- Directed by: Howie Shia
- Written by: Howie Shia
- Based on: Hercules
- Produced by: Maral Mohammadian
- Edited by: Howie Shia
- Music by: Leo Shia; Tim Shia;
- Production company: NFB
- Release date: July 20, 2016 (Canada);
- Running time: 5 minutes
- Country: Canada
- Language: English
- Budget: CA$200,000

= BAM (film) =

BAM is a 2015 National Film Board of Canada animated short film by Howie Shia about a shy young man with a violent temper who struggles to reconcile the two sides of his personality. It is a retelling of the myth of Hercules and one of the first films created entirely in 4K UltraHD by the NFB.

The filmmaker's brothers, hip-hop artist Leo Shia (also known as LEO37) and composer Tim Shia, composed the film's musical score and did the sound editing.
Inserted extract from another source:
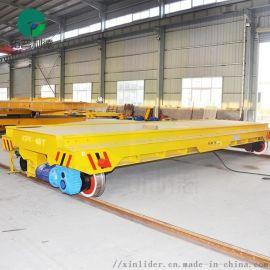 新利德液压升降车渣包运输平板车电缆线平板车
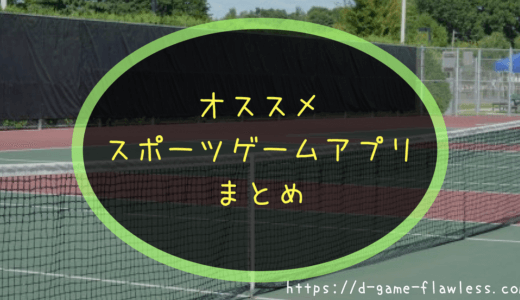 野球・サッカー・テニス・競馬などスポーツのスマホゲームアプリランキング(iPhone / Android)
Shia says the film was partly inspired by their grandfather, a high-ranking police official in Taiwan who was also a calligrapher and poet, "coming from a tradition of learned gentleman who also partook in violence one way or another". BAM was produced for the NFB by Maral Mohammadian and Michael Fukushima.

The film premiered at the 2015 Toronto International Film Festival and was nominated for an Academy of Canadian Cinema and Television Award for Best Animated Short at the 4th Canadian Screen Awards.